Yeah, so definitely have a problem here. The 2019-Q3 data has a lot more data indicating that more than 24 hours were worked. And as we can see, the 2019-Q3 errata are more numerous and more right-tailed. This probably explains most of the change in administrator hours that LTCCC claims.

There is a formal statistical way to deal with errata like this in the data (via a process called Bayesian imputation and regularization) but it is complicated and beyond the scope of this article. But, let’s apply a crude common-sense adjustment to see its effect. For all the data greater than 24 hours, we are going to set the value to a full shift (8 hours) and recalculate the LTCCC’s numbers, using the very same calculation methodology.

pbj_data = 'PBJ_Daily_Non-Nurse_Staffing_CY_*.csv'

target_columns = ['PROVNUM', 'STATE', 'CY_Qtr', 'WorkDate', 'MDScensus',  'Hrs_Admin'] # the columns of interest
convert_columns_to_integer = pl.col('MDScensus').cast(pl.Int16)
convert_columns_to_floats = pl.col('Hrs_Admin').cast(pl.Float64)
convert_columns_to_date = pl.col('WorkDate').str.strptime(pl.Date, fmt='%Y%m%d')

df_pbj = (pl
          .scan_csv(pbj_data, infer_schema_length=0)
          .select(target_columns)
          .with_columns([convert_columns_to_integer, convert_columns_to_floats, convert_columns_to_date])
          .with_columns([pl.when(pl.col('Hrs_Admin') > 24).then(pl.lit(8)).otherwise(pl.col('Hrs_Admin')).alias('Hrs_Admin')]) <<--- # making the crude adjustment for the errata!
          .collect()
          )

calculate_total_resident_days = pl.col('MDScensus').sum().alias('total_resident_days')
calculate_total_admin_hours = pl.col('Hrs_Admin').sum().alias('total_admin_hours')
calculate_avg_hrs = pl.col('Hrs_Admin').mean().round(4).alias('avg_hrs')
create_admin_hrs_per_resident_column = (pl.col('total_admin_hours') / pl.col('total_resident_days')).alias('admin_hrs_per_resident')
create_avg_hrs_pct_change_column = pl.col('avg_hrs').pct_change().round(4).alias('avg_hrs_pct_change')
create_admin_hrs_per_resident_pct_change_column = pl.col('admin_hrs_per_resident').pct_change().round(4).alias('admin_hrs_per_resident_pct_change')

df_ltccc = (df_pbj
            .groupby('CY_Qtr')
            .agg([calculate_avg_hrs, calculate_total_resident_days, calculate_total_admin_hours])
            .with_columns([create_admin_hrs_per_resident_column])
            .sort(by=['CY_Qtr'])
            .with_columns([create_avg_hrs_pct_change_column, create_admin_hrs_per_resident_pct_change_column])
            .drop(['total_resident_days', 'total_admin_hours'])
            )

Once that adjustment is made, the average hours go from 5.52 in 2019-Q3 to 5.39 in 2022-Q3. This is a -2.4%, less than -10x the average hours delta, without the adjustment.

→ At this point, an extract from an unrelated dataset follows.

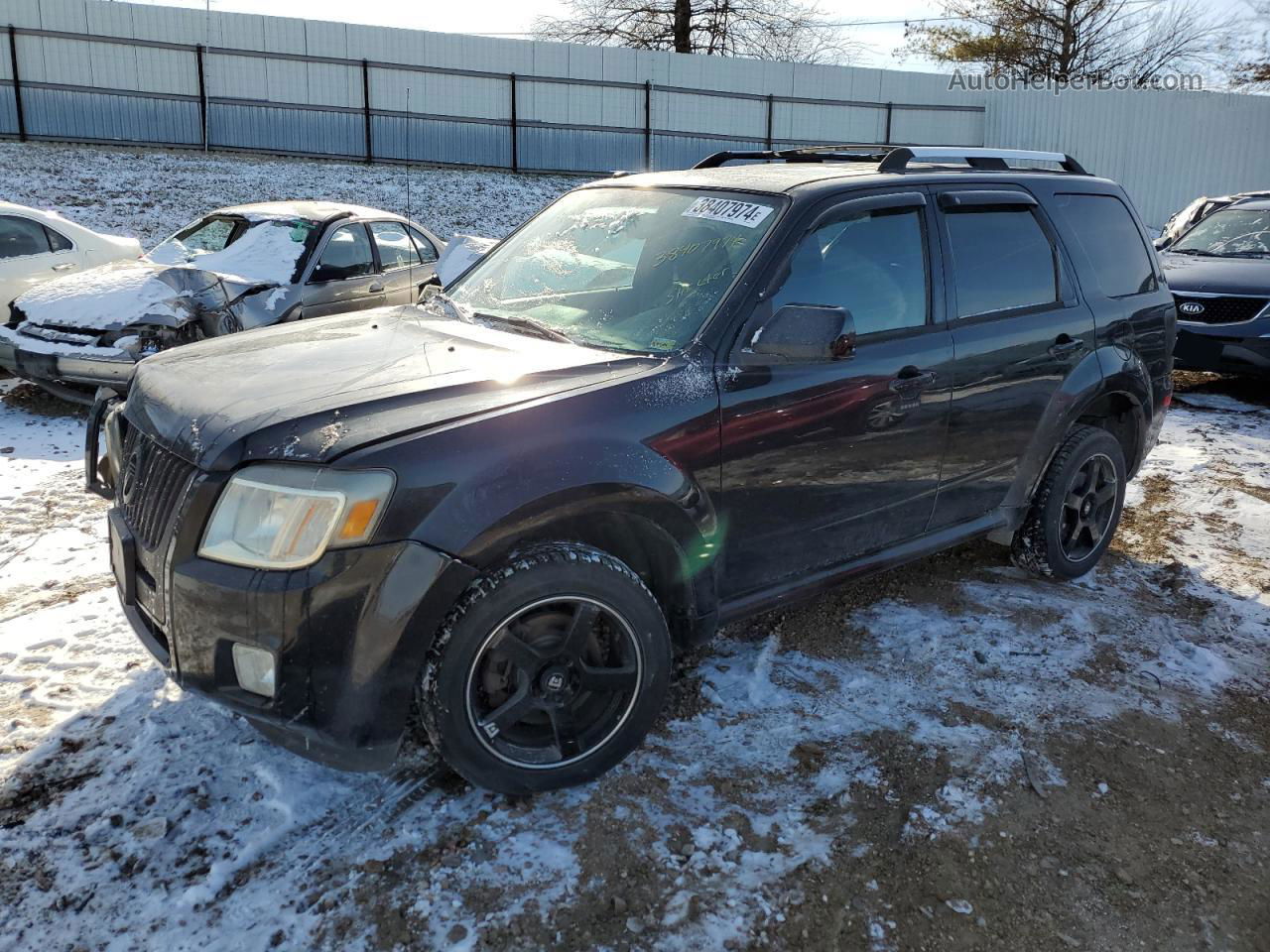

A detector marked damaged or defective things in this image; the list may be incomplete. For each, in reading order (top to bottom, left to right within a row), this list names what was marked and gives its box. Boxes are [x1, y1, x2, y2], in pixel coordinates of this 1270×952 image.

damaged silver sedan [0, 201, 446, 404]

And, with this adjustment, Administrator hours per resident stay day actually INCREASE by 6.76%, not decrease by 20%!

Simply put, the LTCCC’s claim is bogus. And it is bogus because they did not even attempt to account for obvious errata in the data. Granted, my adjustment is crude but it clearly shows, via negativa, that the LTCCC’s claims are not credible!

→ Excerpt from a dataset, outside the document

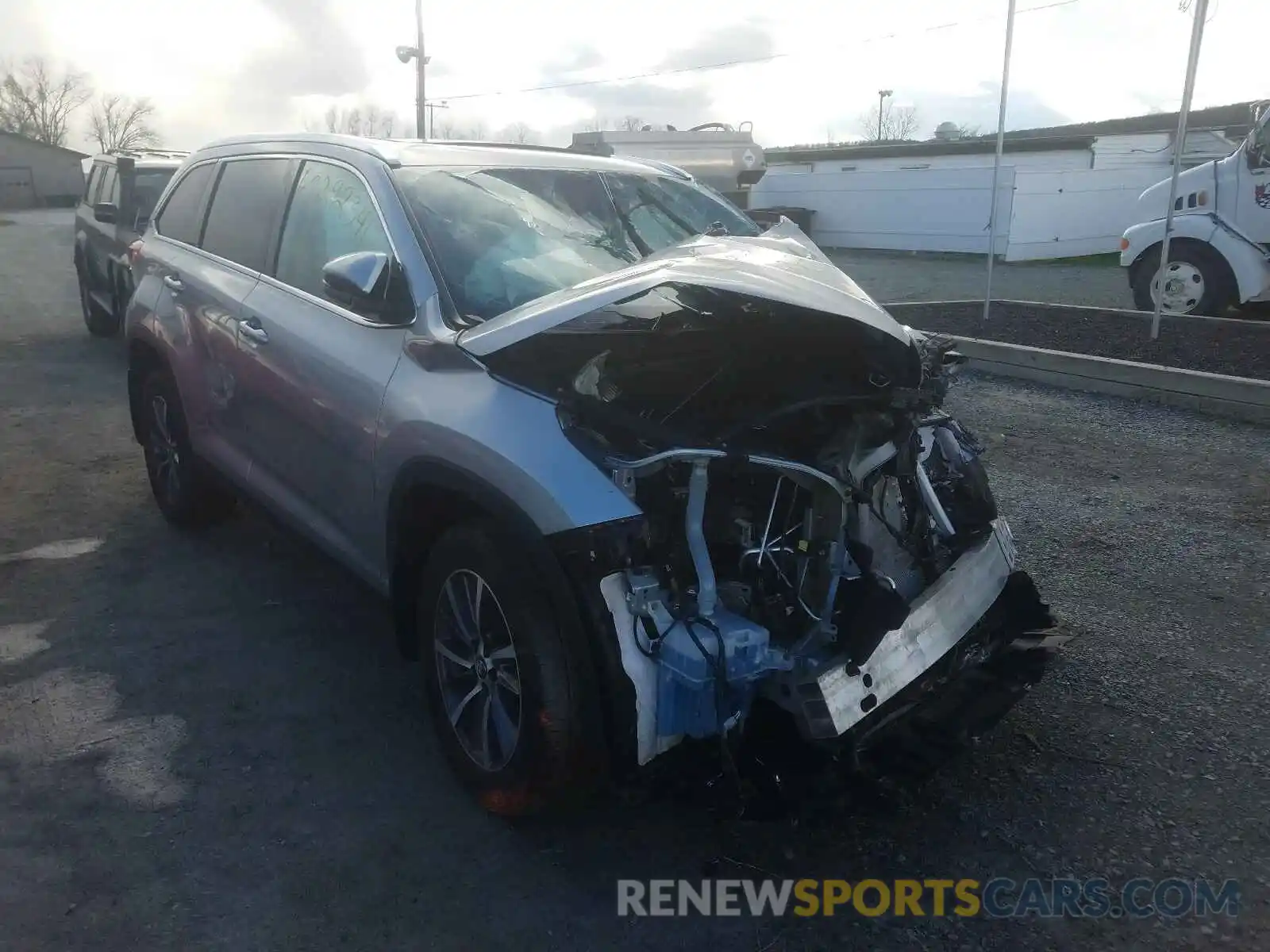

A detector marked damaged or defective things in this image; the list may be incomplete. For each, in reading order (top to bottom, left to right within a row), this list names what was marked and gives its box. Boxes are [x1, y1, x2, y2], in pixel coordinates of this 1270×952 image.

Before making claims that impugn an industry and its workers, I suggest a modicum of humility and basic care, and common sense in working with data. The LTCCC has an agenda, and I respect that, but, as the kids say, “clout-chasing” undercuts that agenda and besmirches people who are actually working hard to care for residents.